- Effington Township, Minnesota Location within the state of Minnesota Effington Township, Minnesota Effington Township, Minnesota (the United States)
- Coordinates: 46°9′26″N 95°27′52″W﻿ / ﻿46.15722°N 95.46444°W
- Country: United States
- State: Minnesota
- County: Otter Tail

Area
- • Total: 35.0 sq mi (90.7 km^{2})
- • Land: 33.0 sq mi (85.4 km^{2})
- • Water: 2.0 sq mi (5.3 km^{2})
- Elevation: 1,522 ft (464 m)

Population (2000)
- • Total: 297
- • Density: 9.1/sq mi (3.5/km^{2})
- Time zone: UTC-6 (Central (CST))
- • Summer (DST): UTC-5 (CDT)
- FIPS code: 27-18278
- GNIS feature ID: 0664054

= Effington Township, Otter Tail County, Minnesota =

Effington Township is a township in Otter Tail County, Minnesota, United States. The population was 237 at the 2020 census.

Effington Township was organized in 1872, and its name was selected from a novel.

==Geography==
According to the United States Census Bureau, the township has a total area of 35.0 sqmi, of which 33.0 sqmi is land and 2.0 sqmi (5.83%) is water.

==Demographics==
As of the census of 2000, there were 297 people, 104 households, and 87 families residing in the township. The population density was 9.0 PD/sqmi. There were 134 housing units at an average density of 4.1 /sqmi. The racial makeup of the township was 100.00% White.

There were 104 households, out of which 40.4% had children under the age of 18 living with them, 75.0% were married couples living together, 5.8% had a female householder with no husband present, and 15.4% were non-families. 14.4% of all households were made up of individuals, and 6.7% had someone living alone who was 65 years of age or older. The average household size was 2.86 and the average family size was 3.16.
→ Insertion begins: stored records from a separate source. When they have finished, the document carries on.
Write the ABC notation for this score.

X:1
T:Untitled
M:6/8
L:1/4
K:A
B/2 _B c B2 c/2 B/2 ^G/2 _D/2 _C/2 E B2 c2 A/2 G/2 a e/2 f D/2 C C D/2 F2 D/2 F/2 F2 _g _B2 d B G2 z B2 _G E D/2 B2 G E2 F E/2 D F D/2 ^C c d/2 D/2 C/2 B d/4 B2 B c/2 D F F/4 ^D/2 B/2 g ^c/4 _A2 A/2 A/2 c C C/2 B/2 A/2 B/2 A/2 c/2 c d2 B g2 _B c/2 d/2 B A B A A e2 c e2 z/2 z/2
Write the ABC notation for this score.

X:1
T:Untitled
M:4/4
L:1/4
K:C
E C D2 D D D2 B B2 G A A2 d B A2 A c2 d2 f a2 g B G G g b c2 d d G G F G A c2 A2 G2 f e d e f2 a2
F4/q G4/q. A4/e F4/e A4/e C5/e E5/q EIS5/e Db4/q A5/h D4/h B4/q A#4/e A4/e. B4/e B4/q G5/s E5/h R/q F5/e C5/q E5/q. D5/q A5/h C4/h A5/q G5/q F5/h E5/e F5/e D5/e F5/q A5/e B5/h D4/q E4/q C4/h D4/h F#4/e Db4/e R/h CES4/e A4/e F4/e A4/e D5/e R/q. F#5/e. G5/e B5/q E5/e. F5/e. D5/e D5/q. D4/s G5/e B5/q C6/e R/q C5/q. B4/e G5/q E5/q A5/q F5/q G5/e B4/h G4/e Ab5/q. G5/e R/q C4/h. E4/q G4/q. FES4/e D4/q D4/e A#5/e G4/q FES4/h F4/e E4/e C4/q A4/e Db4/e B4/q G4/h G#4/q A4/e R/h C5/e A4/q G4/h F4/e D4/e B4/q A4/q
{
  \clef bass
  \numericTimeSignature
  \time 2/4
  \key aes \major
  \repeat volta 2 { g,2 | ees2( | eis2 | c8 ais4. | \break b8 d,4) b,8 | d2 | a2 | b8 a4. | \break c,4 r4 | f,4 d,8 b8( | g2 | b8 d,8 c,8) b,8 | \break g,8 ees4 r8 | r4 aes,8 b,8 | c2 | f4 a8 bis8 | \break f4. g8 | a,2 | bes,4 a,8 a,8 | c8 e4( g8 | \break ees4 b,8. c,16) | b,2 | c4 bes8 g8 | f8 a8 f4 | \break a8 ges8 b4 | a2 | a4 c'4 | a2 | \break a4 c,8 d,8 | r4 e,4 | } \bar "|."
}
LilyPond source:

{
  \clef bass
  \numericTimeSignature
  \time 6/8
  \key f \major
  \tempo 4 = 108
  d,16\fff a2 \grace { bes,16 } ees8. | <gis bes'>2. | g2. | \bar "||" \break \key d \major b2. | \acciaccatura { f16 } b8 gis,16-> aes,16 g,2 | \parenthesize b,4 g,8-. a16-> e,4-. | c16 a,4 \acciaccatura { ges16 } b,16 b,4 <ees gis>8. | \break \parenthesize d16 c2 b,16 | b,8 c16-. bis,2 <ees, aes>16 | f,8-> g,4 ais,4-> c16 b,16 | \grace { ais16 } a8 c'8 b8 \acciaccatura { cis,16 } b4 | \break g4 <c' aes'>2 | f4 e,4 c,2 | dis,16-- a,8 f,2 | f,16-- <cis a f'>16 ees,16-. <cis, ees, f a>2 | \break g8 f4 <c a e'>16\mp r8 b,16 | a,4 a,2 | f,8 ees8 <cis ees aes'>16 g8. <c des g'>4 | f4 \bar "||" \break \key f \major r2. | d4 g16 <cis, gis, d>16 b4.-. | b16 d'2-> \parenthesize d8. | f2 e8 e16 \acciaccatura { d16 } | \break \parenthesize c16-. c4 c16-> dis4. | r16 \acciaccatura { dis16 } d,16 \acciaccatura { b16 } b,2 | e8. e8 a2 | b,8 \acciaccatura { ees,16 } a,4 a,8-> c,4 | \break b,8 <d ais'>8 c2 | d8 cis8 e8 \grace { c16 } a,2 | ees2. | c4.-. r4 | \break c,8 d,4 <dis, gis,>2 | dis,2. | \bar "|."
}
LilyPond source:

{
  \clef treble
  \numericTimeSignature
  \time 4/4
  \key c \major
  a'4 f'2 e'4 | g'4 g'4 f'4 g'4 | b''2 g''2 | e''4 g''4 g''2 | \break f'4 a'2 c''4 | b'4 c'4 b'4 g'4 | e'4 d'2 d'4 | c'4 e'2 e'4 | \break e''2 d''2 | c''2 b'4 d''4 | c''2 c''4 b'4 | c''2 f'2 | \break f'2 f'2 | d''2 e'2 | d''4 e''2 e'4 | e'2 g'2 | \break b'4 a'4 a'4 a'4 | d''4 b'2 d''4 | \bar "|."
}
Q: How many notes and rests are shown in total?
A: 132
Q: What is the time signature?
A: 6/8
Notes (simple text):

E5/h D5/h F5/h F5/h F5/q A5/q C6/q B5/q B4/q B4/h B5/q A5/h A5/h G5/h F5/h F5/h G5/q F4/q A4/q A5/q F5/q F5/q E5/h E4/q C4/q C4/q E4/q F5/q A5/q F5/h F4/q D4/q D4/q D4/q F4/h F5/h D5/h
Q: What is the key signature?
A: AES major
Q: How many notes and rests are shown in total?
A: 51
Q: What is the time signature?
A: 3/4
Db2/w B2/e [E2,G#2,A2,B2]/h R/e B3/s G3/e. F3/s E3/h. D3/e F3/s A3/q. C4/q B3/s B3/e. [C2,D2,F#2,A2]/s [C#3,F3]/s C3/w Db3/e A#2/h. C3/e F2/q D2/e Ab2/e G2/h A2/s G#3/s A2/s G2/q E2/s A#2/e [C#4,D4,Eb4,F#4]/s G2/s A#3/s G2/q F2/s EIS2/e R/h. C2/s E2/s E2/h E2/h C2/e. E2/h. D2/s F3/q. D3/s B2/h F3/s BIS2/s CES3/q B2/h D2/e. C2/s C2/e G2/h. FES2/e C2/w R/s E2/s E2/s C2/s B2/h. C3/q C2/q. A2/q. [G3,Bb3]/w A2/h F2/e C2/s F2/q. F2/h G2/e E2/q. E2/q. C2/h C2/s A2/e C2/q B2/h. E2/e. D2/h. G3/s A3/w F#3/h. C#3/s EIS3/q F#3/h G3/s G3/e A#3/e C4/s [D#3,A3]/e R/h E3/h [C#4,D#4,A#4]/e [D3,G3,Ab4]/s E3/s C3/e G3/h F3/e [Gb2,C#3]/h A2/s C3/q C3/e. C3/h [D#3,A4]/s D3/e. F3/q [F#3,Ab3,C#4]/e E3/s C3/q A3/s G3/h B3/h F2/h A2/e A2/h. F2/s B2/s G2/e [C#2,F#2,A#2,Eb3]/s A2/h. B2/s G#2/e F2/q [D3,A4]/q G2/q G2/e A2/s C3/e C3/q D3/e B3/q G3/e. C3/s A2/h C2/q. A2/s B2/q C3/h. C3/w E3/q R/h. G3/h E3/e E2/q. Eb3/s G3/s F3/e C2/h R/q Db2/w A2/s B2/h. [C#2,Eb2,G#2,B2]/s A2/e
In the township the population was spread out, with 28.3% under the age of 18, 5.4% from 18 to 24, 24.2% from 25 to 44, 24.9% from 45 to 64, and 17.2% who were 65 years of age or older. The median age was 40 years. For every 100 females, there were 115.2 males. For every 100 females age 18 and over, there were 117.3 males.

The median income for a household in the township was $30,000, and the median income for a family was $31,250. Males had a median income of $26,250 versus $24,375 for females. The per capita income for the township was $13,734. About 7.9% of families and 6.7% of the population were below the poverty line, including 3.1% of those under the age of eighteen and 19.2% of those 65 or over.